◆ **Page**:
<<<<

This is the method I presented in "Knowing When A Python Thread Has Died". Each thread creates a "vigil" object and sticks it in a threadlocal. Since only the threadlocal refers to the vigil, the vigil should be destroyed when the thread dies. I make a weakref to the vigil and register a weakref callback. If all goes well, the callback is run as the thread dies. A quirk of Python 2.7.0 or lesser is that the callback is run when the next thread accesses the threadlocal. This oddity is a consequence of Python Issue 1868, fixed by Antoine Pitrou in late 2010 and released in Python 2.7.1.

Note also that I synchronize ncallbacks += 1 with a mutex, since += is not atomic in Python. This innocent-looking mutex harbors a dark intent, as we shall soon discover.

In Python 2.7.1 and newer, the code above works as expected: ncallbacks is equal to 1000 immediately after all the threads are joined. In Python 2.7.0, ncallbacks should be 999 after the threads are joined, and then 1000 after the main thread does the final getattr to trigger cleanup.

The bug is: In Python 2.7.0 and older, ncallbacks is sometimes a few callbacks shy of a thousand. A few threads have been buried in unmarked graves....

Its Impact

I found that an application running Python 2.7.0 or older, if it creates and destroys very large numbers of threads continuously for a long time, and if each thread calls end_request at least once and start_request more times than end_request, will occasionally leave a socket tied to a dead thread. These sockets will eventually exceed the process's ulimit or MongoDB's.

This application pattern would be as weird and unusual as it sounds, which is why no one's complained of the bug.

The Fix

Once I'd written the test code above, I spent a few hours futzing with it—Dammit, I thought this worked! I tried various techniques to force Python 2.7.0 to run the callback a thousand times reliably. Late in the day a divine voice intoned, "synchronize assignment to the threadlocal." So I added a lock:

local_lock = threading.Lock()
# ...
    vigil = Vigil()
    local_lock.acquire()
    local.vigil = vigil
    local_lock.release()
    refs.add(weakref.ref(vigil, on_thread_died))

It worked! Now I was angrier. How can assigning to a threadlocal not be thread-safe?

>>>>

◆ **Supplied entries**:
<<<<

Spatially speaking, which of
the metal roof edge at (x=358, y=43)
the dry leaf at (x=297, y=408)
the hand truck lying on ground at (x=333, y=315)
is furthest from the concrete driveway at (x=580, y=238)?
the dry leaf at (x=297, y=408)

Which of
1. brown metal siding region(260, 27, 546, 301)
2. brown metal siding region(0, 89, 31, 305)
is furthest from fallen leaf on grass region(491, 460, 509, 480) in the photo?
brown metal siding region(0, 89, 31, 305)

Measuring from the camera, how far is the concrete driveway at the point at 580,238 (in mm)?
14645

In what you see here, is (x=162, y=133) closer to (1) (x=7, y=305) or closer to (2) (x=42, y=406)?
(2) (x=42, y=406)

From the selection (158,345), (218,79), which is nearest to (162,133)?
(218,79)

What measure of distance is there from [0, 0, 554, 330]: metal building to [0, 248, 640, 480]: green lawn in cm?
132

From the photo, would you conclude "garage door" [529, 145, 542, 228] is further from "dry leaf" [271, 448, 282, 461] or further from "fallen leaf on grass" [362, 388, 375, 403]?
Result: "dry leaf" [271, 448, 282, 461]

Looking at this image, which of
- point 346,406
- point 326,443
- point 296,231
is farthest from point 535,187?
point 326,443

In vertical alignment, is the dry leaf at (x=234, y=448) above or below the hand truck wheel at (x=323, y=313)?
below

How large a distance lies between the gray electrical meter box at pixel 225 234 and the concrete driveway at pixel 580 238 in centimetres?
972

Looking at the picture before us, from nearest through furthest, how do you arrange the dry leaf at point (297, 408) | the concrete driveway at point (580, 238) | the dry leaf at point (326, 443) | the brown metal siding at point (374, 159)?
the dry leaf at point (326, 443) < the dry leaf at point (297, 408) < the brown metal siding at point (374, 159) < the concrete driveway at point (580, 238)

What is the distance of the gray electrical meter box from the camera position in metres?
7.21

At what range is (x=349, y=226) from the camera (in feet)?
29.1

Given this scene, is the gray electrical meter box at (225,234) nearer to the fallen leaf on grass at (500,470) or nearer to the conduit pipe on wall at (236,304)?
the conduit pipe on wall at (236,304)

>>>>

◆ **Problem to solve**:
Please answer these questions about the text on Python thread callbacks:
(a) In which Python release was the fix for Python Issue 1868 released?
(b) Why is ncallbacks += 1 synchronized with a mutex?
(c) What limits do the sockets left tied to dead threads eventually exceed?

◆ **The result**:
(a) Python 2.7.1.
(b) Because += is not atomic in Python.
(c) The process's ulimit or MongoDB's.